Digital Junkanoo is a curatorial and design studio for researching Carnival cultures, such as those in Brazil, Trinidad and New York, and exploring African-derived rituals. “We have two artists in residence each year, art and tech residencies going to people living in regions severely impacted by climate crisis,” Goffe said.
The two inaugural Digital Junkanoo artists are Nadia Huggins from St. Vincent and the Grenadines and Abigail Hadeed from Trinidad and Tobago. The region has been affected by volcanic eruptions and increasing severity in hurricanes. With Tatyana Tandanpolie, who is the managing editor of Digital Junkanoo and a former student of Goffe’s, the studio will be curating art exhibition on the urgency of climate crisis and how carnival season is a space of intergenerational healing.
A portion of the Mellon grant is earmarked to support graduate fellows financially, intellectually and professionally.
“It is meaningful considering how dire the situation has been with the academic job market in the humanities and to ask, what is our responsibility to these students regarding gainful employment,” Goffe said. “How can we model for future students, that we have much to learn with them as co-creators and collaborators and elevate the work for a broader audience, through the public humanities and digital humanities? We need to incentivize collaboration in the humanities with more funding.”
In spring 2021, Goffe taught a Mellon Collaborative Studies seminar in Architecture, Urbanism and the Humanities in collaboration with the College of Architecture, Art and Planning, which she calls “an inspiring space to experiment.” So, too, has the Cornell Migrations Summer Institute, part of the Mellon Just Futures grant led by Shannon Gleeson and others at Cornell.

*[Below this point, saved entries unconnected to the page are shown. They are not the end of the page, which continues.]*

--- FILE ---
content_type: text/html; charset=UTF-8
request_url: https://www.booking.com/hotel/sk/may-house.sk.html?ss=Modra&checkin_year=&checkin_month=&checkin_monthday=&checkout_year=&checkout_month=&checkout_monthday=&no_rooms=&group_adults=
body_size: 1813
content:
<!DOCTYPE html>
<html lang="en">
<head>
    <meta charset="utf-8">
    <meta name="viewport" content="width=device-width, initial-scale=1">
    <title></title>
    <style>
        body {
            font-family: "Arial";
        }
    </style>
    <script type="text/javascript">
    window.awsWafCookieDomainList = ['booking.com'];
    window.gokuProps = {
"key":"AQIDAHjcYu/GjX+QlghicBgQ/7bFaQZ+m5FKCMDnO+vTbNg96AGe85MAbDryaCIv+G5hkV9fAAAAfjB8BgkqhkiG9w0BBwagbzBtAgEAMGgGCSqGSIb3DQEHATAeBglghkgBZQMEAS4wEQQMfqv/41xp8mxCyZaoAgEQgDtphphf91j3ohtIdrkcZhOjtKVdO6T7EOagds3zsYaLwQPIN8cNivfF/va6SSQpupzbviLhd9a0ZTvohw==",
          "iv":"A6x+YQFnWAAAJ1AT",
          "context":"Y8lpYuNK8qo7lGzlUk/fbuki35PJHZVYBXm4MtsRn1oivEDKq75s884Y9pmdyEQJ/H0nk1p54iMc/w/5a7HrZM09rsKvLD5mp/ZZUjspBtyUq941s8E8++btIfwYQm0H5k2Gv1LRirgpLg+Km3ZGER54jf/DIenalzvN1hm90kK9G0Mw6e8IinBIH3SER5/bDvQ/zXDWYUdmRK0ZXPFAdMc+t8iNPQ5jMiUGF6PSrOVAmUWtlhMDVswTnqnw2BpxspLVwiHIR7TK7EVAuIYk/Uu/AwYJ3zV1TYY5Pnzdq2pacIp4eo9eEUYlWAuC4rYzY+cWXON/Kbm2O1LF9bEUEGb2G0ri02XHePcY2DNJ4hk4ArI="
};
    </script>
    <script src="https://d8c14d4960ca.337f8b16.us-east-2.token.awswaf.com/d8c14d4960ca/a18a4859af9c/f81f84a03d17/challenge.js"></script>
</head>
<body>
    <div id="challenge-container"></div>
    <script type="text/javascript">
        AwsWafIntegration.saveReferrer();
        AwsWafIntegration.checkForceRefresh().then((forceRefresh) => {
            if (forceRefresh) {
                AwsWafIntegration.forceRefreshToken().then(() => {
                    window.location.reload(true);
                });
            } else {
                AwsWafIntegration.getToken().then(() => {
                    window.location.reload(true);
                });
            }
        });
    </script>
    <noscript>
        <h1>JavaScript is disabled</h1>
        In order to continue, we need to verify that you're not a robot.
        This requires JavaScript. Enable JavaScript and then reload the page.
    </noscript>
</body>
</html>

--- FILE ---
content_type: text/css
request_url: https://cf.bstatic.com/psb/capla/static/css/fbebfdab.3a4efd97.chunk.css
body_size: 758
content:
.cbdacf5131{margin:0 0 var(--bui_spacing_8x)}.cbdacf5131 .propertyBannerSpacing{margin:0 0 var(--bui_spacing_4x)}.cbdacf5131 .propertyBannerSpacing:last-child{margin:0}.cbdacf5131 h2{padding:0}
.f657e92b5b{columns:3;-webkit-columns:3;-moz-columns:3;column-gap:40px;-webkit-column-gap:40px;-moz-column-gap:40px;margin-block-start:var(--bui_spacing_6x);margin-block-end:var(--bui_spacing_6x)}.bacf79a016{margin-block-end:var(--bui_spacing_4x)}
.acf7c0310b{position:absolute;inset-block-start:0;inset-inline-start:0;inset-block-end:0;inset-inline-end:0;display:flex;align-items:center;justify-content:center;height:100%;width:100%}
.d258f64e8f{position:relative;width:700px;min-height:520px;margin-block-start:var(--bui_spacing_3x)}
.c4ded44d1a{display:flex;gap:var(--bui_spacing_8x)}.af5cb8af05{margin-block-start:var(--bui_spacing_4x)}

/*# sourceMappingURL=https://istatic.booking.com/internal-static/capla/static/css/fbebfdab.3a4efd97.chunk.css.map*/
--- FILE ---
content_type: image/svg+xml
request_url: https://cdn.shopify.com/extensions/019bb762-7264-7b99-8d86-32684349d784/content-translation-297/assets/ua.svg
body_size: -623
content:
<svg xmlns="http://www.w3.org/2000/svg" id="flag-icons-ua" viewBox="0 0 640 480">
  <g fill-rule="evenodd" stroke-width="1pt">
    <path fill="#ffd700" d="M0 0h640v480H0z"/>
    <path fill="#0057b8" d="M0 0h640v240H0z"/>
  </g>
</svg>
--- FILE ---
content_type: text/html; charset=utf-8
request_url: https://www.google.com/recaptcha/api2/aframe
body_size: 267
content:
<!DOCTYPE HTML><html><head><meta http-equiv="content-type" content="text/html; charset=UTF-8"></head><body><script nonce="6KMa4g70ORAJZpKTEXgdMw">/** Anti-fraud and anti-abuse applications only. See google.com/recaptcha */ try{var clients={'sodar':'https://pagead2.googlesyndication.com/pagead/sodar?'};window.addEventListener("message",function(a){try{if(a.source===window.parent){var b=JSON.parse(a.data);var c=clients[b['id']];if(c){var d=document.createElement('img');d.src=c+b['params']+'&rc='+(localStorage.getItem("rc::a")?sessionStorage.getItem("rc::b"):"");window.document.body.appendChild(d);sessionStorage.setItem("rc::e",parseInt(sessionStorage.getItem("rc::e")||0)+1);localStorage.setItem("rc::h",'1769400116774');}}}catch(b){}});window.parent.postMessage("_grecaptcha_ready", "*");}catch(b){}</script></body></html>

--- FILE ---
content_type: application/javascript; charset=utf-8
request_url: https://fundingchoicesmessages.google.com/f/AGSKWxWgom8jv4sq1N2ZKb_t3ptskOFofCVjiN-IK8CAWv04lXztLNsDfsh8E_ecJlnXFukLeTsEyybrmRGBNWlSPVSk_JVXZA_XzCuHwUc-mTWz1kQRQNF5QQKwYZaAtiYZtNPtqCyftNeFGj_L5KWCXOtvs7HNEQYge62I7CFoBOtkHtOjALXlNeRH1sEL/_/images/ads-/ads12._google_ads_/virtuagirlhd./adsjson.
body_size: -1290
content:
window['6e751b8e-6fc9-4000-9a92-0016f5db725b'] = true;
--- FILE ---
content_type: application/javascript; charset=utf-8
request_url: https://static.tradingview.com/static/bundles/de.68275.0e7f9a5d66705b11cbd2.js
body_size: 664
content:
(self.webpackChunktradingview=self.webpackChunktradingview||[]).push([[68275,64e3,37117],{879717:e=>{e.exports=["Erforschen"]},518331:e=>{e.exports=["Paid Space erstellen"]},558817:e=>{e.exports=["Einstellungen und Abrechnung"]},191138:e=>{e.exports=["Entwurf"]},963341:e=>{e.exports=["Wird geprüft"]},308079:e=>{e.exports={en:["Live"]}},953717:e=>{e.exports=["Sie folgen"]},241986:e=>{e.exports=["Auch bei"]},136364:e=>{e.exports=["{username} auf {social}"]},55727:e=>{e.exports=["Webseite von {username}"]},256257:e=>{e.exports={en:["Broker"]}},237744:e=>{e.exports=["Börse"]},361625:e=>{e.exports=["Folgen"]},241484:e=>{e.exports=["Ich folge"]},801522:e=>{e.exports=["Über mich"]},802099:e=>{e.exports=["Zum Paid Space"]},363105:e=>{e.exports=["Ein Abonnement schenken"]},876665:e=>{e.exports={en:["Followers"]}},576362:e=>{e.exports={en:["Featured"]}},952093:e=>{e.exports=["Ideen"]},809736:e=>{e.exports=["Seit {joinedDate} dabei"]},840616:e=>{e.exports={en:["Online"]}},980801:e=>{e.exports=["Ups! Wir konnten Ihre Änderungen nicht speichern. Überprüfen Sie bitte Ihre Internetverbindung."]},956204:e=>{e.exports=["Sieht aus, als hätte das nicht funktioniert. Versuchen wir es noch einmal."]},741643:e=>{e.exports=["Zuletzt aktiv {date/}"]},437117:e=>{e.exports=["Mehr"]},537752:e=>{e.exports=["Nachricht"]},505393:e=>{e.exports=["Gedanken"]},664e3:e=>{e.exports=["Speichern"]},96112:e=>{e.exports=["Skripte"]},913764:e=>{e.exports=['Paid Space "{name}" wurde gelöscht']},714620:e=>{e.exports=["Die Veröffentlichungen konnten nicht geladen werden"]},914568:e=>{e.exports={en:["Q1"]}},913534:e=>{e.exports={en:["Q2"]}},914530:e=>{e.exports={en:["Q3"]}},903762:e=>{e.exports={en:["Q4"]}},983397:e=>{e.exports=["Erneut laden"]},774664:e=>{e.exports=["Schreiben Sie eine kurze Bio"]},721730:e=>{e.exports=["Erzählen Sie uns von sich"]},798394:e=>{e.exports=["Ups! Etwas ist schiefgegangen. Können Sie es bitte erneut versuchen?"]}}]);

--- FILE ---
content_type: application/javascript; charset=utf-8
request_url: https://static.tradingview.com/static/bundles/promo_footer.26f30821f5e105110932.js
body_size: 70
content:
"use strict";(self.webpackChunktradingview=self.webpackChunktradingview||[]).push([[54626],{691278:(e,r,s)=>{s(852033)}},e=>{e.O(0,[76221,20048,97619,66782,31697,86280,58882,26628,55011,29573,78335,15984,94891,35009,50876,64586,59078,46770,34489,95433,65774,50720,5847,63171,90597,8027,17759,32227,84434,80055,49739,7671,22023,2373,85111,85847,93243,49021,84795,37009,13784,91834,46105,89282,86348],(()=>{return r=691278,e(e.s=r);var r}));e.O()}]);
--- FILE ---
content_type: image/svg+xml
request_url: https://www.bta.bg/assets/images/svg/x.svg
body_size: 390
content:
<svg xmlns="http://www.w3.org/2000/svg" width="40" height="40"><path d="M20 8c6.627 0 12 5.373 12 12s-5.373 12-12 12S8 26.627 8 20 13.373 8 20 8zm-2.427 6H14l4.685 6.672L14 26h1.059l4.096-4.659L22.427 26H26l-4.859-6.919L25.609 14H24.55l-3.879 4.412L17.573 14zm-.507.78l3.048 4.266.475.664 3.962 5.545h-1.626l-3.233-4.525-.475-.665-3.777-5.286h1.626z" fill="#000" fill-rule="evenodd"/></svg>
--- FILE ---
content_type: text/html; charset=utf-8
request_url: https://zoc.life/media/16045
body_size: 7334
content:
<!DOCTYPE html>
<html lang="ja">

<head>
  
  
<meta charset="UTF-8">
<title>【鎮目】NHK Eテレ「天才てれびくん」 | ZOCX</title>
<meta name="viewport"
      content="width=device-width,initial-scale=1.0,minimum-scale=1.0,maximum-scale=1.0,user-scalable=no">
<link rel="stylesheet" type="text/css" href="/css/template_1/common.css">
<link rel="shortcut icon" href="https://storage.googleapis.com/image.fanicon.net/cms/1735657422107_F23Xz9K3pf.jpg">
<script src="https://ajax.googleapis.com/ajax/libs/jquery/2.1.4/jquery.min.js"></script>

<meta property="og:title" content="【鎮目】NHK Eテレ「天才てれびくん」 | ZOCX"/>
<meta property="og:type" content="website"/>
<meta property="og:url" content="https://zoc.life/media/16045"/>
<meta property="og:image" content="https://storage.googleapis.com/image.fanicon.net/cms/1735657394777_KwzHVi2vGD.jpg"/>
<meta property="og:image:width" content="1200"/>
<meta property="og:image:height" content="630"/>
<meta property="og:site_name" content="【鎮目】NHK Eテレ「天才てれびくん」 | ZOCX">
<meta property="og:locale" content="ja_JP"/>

The research and collaboration supported by Mellon relates to Goffe’s book project “After Eden.” Set to publish in 2024 with Doubleday and Hamish Hamilton, this trade book focuses on the natural, racial and colonial histories of the Caribbean. “The racial crisis and the climate crisis are one and the same. One can’t be solved without the other,” Goffe said.
Kate Blackwood is a writer for the College of Arts and Sciences.